O Passos dizia que vinha aí o diabo. Uma das hipóteses era que ele entrasse pelo Ártico, via Canadá, trazido no trenó da DBRS, a tal agência de rating que dá à dívida pública portuguesa a notação de  “investimento”, permitindo assim que o BCE a vá comprando.

Hoje mesmo, soubemos que não veio e que, até Abril, não vai entrar pelo Norte. A DBRS, manteve a notação da dívida portuguesa no nível de “estável”, como era esperado, o que só pode ser positivo para o país, pelo menos no curto-prazo.

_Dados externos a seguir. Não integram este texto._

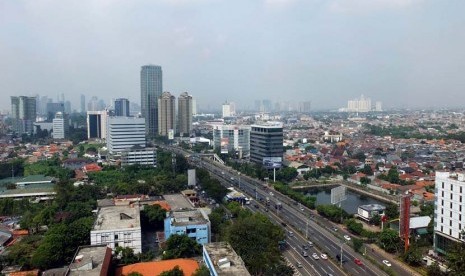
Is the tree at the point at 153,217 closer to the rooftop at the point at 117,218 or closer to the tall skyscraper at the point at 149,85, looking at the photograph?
the rooftop at the point at 117,218

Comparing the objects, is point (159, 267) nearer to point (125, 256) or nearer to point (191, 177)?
point (125, 256)

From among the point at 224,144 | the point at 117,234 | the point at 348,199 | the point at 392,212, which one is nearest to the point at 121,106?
the point at 224,144

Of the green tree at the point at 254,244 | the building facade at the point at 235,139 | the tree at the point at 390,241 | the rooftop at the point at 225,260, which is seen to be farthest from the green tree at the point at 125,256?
the building facade at the point at 235,139

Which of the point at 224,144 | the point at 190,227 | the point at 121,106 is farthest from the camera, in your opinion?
the point at 121,106

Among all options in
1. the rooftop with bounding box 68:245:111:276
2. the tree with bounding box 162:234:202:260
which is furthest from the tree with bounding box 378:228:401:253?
the rooftop with bounding box 68:245:111:276

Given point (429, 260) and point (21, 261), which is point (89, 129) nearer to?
point (21, 261)

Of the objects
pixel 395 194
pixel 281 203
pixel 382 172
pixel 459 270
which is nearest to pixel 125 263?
pixel 459 270
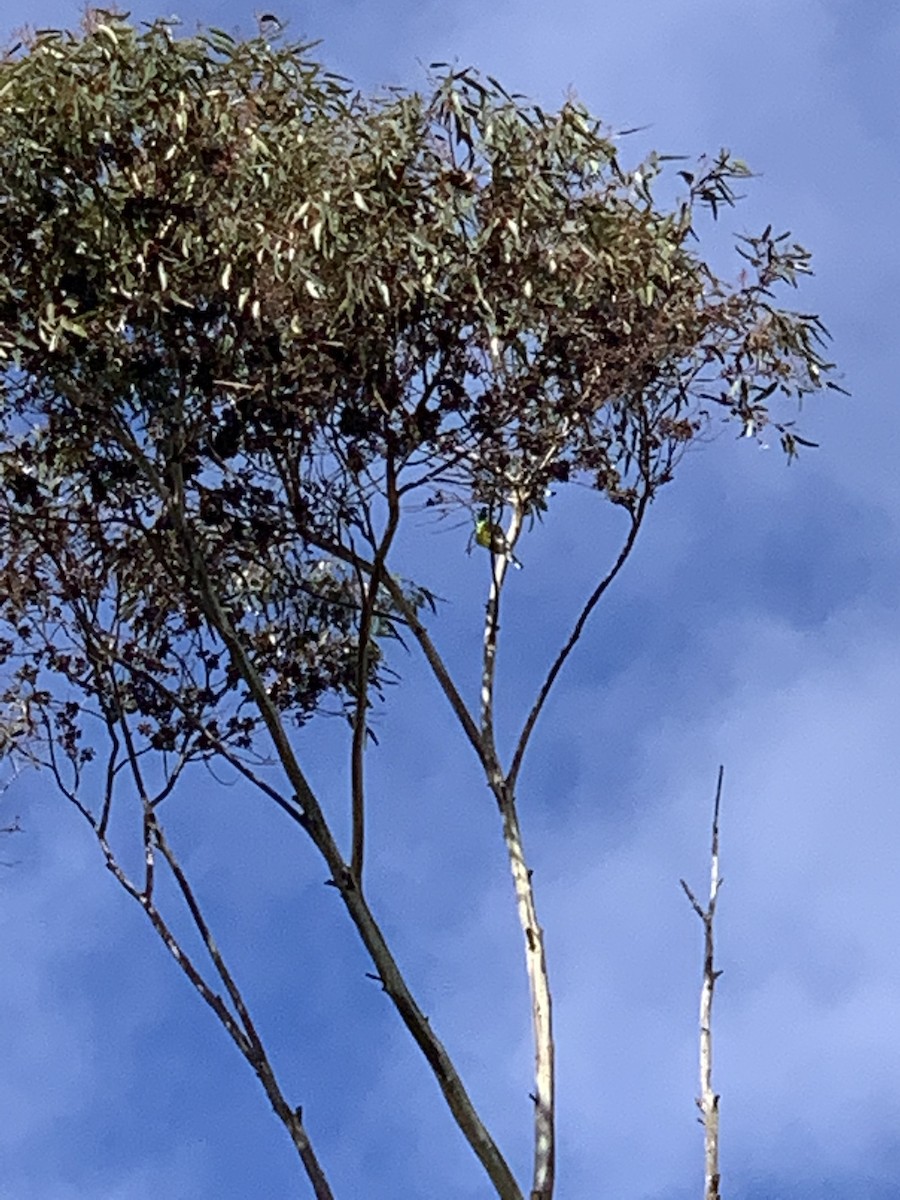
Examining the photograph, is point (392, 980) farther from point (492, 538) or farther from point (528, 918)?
point (492, 538)

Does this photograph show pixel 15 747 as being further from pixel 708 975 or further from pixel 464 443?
pixel 708 975

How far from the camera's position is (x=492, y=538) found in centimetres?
721

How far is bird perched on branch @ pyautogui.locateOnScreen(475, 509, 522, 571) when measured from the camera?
7.16 m

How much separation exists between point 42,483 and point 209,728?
1108mm

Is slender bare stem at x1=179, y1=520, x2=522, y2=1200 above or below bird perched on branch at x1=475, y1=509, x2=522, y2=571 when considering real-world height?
below

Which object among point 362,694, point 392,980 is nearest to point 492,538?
point 362,694

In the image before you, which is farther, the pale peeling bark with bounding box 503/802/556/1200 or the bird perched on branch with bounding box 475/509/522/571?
the bird perched on branch with bounding box 475/509/522/571

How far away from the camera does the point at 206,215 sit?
19.8 feet

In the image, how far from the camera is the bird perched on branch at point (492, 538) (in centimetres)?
716

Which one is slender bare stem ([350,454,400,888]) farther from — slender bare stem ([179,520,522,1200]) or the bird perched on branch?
the bird perched on branch

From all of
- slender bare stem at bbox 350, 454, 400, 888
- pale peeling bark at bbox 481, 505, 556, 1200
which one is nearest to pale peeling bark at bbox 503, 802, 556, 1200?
pale peeling bark at bbox 481, 505, 556, 1200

Chamado a comentar o evento na SICN, o Gomes Ferreira, lá foi dizendo que é uma boa notícia, um pouco a contragosto, digo eu.
Mas o mais inédito foi a sua crítica à agência de rating. Que não dá “ponto sem nó”, que nada é “de borla”, que é “pró-cíclica”, que não faz boas avaliações, etc.

Ou seja, a DBRS seria boa se tivesse cortado o rating da República. Como não o fez, é porque é parcial, e porque falseia a realidade e age dessa forma porque tem ganhos económicos com isso.

O GF parece um marciano. Então não é dessa forma que todas as ditas agências agem?! Acha o GF que as notas das agências tem alguma coisa a ver com os “fundamentais” das empresas e dos países? Se acha eu só lhe posso chamar tolo e manipulador. Antes da crise de 2008 o Lehman Brotters tinha uma nota de +AAA dado por todas as agências de rating e foi o que se viu: faliu e estava mais que falido há muito tempo.

Portanto, não querendo sublinhar a vitória do país, logo do Governo de Costa, GF optou por descredibilizar a DBRS e a nota que dá à dívida portuguesa.

Só me resta dar um conselho: Ó GF muda de táctica. Já ninguém te leva a sério. Se tiveres dificuldade telefona ao Jorge Jesus para te dar a táctica discursiva que deves usar e quais os reforços a comprar em Janeiro para seres mais credível.

E se não confias no JJ telefona ao Diabo. Ele, apesar de não aparecer, costuma atender as chamadas a tipos como tu, com vocação para a aldrabice, que me parece ser uma qualidade que te vai muito bem com o tom de pele.